▸ Fragmento del texto:
Florencia Dansilio escribe en Hiedra respondiendo al llamado de Estíbaliz Solís para pensar #ElSegundoTexto y desplegar reflexiones respecto de la escritura colectiva en sus procesos creativos.

 

 

Florencia Dansilio
Doctora en sociología, investigadora en artes.
Directora teatral (París-Montevideo)

 

“Qué importa quién hable, alguien ha dicho qué importa quién hable. Habrá una marcha, formaré parte de ella, no seré yo, yo estaré aquí, me iré lejos, no seré yo, no diré nada, habrá una historia; alguien intentará contar una historia.”

Samuel Beckett, Textos para nada

 

Escribir teatro en la soledad de mi escritorio sucede generalmente cuando ciertas condiciones, geográficas o coyunturales, me impiden escribir en escena con otrxs. Cuando eso pasa, queda en esas páginas un halo de frustración, de palabras muy propias, de formas reconocibles, de personajes como variaciones de mí misma. Esos textos suelen, en cambio, reconfortarme por su unicidad, por el control absoluto de la maquinaria que supuestamente los haría funcionar una vez en escena, por la coherencia estética y discursiva que les otorga la autoría individual.

▸ Datos mostrados:
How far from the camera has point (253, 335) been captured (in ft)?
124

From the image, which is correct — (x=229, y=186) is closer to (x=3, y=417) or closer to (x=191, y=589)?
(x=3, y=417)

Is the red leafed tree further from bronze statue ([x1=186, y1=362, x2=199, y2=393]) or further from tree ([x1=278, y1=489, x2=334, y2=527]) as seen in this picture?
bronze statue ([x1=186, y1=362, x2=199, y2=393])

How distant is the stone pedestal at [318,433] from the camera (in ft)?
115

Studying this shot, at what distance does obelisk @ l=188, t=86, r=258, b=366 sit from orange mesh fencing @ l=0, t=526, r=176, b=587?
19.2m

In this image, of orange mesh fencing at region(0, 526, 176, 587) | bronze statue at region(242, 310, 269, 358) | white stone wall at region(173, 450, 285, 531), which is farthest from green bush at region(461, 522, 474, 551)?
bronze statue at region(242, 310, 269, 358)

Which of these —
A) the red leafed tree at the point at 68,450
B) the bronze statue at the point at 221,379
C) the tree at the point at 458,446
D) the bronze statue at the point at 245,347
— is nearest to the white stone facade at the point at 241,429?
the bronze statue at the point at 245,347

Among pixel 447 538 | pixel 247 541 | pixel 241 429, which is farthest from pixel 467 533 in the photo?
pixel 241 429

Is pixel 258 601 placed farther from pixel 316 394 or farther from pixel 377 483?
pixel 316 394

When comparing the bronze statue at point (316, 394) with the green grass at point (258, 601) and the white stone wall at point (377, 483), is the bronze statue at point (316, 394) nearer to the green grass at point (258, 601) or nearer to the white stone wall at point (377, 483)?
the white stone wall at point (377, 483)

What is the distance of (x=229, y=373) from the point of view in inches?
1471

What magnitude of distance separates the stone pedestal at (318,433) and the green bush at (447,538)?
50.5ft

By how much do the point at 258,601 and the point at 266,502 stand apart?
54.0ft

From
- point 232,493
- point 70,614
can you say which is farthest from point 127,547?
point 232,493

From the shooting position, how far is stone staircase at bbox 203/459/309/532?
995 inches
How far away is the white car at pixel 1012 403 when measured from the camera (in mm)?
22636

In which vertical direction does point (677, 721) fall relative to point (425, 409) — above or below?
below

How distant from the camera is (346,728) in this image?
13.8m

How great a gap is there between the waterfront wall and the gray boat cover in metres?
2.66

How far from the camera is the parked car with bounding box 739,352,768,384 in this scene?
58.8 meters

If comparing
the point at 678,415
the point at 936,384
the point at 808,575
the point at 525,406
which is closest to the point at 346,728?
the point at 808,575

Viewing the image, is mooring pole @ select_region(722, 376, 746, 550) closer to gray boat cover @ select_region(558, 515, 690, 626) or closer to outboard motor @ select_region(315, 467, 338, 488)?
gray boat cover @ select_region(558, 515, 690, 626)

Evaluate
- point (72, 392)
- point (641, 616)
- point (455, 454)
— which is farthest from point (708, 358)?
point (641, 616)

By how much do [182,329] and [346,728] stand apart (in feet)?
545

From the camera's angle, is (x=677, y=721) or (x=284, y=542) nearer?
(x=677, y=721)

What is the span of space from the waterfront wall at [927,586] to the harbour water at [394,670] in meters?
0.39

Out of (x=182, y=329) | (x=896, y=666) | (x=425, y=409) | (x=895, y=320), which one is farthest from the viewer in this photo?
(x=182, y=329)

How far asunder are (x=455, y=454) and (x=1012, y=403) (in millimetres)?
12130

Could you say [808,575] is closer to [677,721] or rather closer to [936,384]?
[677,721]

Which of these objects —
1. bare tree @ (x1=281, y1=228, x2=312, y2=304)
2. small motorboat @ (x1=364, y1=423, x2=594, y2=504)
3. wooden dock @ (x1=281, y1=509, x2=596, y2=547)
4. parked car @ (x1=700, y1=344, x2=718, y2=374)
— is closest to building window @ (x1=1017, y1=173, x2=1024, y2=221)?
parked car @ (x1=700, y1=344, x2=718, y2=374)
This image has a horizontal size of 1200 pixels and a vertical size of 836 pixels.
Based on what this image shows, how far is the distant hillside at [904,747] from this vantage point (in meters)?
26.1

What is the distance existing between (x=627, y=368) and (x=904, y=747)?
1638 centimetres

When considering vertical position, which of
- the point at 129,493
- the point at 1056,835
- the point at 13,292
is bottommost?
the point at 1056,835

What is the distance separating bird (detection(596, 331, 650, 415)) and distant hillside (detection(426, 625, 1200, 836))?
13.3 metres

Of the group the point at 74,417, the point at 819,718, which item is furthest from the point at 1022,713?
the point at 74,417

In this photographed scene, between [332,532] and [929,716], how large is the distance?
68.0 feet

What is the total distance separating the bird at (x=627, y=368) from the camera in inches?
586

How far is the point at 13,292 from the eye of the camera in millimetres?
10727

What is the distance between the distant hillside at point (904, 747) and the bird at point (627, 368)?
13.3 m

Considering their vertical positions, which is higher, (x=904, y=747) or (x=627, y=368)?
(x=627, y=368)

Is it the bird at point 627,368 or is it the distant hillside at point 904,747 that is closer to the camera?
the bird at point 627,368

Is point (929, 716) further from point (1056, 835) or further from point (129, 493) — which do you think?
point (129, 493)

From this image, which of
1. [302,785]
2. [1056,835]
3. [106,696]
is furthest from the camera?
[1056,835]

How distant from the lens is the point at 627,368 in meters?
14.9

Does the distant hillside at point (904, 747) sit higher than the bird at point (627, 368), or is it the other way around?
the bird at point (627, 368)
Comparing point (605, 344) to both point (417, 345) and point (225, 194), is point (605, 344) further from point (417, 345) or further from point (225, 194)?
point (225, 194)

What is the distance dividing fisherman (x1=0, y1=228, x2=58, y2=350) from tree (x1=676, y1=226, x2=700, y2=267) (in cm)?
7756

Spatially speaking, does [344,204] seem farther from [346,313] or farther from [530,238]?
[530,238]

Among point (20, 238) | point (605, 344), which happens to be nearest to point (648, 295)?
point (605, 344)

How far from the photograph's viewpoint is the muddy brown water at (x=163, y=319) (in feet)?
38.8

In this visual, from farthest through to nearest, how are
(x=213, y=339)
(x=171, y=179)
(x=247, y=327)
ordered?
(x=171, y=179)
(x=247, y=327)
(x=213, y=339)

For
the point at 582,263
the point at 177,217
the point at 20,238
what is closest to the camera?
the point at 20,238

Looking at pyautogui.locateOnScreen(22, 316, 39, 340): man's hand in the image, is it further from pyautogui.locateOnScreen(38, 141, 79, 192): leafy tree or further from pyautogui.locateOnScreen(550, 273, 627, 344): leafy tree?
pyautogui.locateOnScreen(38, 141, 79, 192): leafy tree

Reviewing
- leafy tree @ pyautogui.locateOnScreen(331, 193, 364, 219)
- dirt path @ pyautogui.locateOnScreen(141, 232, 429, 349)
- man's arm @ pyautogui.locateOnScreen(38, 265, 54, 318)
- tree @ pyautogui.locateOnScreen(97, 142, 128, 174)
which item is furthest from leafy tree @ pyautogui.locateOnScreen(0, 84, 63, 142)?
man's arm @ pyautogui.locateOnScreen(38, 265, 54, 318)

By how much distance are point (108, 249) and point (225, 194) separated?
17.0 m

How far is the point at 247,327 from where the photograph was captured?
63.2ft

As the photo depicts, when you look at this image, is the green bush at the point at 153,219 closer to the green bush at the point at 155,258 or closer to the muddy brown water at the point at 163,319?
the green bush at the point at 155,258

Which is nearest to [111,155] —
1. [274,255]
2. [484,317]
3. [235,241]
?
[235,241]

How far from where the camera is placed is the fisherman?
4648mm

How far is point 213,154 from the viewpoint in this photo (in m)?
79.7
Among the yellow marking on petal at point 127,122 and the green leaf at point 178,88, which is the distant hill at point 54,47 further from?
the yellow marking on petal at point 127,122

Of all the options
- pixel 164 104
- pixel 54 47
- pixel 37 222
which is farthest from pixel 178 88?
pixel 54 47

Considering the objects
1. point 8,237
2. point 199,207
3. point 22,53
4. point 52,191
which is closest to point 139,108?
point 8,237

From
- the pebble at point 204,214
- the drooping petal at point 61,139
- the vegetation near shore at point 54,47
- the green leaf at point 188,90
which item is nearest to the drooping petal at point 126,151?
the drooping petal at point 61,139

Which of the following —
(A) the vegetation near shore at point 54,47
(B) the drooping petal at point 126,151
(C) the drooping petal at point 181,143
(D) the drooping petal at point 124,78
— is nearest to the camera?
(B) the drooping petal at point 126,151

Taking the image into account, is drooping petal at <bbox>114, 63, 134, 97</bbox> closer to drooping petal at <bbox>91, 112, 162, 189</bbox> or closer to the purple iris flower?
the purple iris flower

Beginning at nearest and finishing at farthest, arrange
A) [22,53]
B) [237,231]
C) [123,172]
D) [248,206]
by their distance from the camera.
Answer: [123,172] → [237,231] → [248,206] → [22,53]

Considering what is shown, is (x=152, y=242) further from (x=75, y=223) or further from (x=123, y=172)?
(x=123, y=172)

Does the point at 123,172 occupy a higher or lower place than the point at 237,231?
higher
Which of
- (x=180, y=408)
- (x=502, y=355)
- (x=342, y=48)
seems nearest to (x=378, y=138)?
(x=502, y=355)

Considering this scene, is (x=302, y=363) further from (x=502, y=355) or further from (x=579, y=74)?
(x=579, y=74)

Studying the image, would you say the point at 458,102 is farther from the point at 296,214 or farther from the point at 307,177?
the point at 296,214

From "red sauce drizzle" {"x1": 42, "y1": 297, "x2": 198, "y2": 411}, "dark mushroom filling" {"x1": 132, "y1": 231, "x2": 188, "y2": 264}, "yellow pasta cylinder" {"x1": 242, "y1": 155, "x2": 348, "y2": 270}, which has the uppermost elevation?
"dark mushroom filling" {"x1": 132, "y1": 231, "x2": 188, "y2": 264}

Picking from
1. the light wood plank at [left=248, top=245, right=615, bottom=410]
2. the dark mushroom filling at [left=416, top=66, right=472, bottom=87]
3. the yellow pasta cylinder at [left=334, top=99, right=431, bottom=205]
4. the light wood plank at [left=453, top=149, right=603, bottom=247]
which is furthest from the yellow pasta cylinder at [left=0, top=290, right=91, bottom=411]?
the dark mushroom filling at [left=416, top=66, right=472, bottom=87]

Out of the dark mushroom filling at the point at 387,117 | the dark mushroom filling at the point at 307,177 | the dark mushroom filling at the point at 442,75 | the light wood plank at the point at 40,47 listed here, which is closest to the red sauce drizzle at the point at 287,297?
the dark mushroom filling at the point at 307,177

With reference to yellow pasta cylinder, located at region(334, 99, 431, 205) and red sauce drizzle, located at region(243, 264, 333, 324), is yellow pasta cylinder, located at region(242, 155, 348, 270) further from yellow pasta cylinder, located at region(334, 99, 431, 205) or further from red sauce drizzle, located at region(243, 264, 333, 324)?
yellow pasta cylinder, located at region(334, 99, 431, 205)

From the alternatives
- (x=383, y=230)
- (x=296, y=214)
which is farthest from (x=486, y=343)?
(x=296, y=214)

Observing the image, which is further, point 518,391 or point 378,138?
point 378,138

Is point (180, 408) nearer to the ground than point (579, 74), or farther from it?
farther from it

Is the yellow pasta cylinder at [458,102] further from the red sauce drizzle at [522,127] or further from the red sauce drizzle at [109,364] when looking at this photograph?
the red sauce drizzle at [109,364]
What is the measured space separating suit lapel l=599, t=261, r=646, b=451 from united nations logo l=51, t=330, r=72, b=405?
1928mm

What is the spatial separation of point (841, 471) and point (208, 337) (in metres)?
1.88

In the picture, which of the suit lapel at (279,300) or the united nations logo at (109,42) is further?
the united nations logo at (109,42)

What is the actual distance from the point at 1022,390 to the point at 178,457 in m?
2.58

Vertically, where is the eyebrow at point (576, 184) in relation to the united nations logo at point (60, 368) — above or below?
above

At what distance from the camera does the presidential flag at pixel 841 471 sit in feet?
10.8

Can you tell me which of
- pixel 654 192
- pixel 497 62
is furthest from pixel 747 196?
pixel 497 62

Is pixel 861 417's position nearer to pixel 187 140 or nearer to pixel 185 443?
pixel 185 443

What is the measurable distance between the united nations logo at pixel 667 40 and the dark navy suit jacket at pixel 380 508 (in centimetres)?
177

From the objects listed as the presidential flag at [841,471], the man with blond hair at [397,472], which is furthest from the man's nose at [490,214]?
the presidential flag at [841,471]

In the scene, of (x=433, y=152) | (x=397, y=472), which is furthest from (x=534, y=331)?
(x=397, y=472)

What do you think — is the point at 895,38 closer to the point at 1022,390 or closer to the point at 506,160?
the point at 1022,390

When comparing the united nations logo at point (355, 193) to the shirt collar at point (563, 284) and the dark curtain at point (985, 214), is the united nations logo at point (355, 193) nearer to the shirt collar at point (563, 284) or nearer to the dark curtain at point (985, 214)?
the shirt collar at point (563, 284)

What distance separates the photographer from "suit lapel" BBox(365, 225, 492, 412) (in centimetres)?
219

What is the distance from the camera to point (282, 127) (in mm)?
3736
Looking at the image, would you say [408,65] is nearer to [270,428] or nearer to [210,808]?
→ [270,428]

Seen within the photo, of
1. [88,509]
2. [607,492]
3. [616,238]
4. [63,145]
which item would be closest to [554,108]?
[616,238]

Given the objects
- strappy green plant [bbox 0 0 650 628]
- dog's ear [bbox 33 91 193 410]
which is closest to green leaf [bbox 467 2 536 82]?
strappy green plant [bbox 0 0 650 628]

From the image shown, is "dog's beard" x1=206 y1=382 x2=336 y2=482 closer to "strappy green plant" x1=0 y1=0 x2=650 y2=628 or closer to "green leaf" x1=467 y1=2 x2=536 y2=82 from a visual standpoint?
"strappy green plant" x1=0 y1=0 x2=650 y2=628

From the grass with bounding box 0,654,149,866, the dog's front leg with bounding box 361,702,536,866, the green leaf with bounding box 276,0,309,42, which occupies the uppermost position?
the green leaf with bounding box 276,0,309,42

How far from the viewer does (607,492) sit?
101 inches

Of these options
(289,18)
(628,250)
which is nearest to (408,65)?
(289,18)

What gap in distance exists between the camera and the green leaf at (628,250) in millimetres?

▸ Consigna 1:
Reproduce del fragmento sobre la escritura teatral todo lo que va desde "Samuel Beckett, Textos" hasta "la autoría individual.".
▸ Consigna 2:
Responde según el fragmento sobre la escritura teatral:
(a) ¿Entre qué dos ciudades ejerce Florencia Dansilio como directora teatral?
(b) ¿De qué obra de Samuel Beckett proviene la cita?
(c) ¿Qué le impide a la autora escribir en escena con otrxs?
Los datos no tienen ningún papel aquí.

▸ Respuesta completa 1:
Samuel Beckett, Textos para nada

 

Escribir teatro en la soledad de mi escritorio sucede generalmente cuando ciertas condiciones, geográficas o coyunturales, me impiden escribir en escena con otrxs. Cuando eso pasa, queda en esas páginas un halo de frustración, de palabras muy propias, de formas reconocibles, de personajes como variaciones de mí misma. Esos textos suelen, en cambio, reconfortarme por su unicidad, por el control absoluto de la maquinaria que supuestamente los haría funcionar una vez en escena, por la coherencia estética y discursiva que les otorga la autoría individual.

▸ Respuesta completa 2:
(a) París y Montevideo.
(b) De Textos para nada.
(c) Ciertas condiciones, geográficas o coyunturales.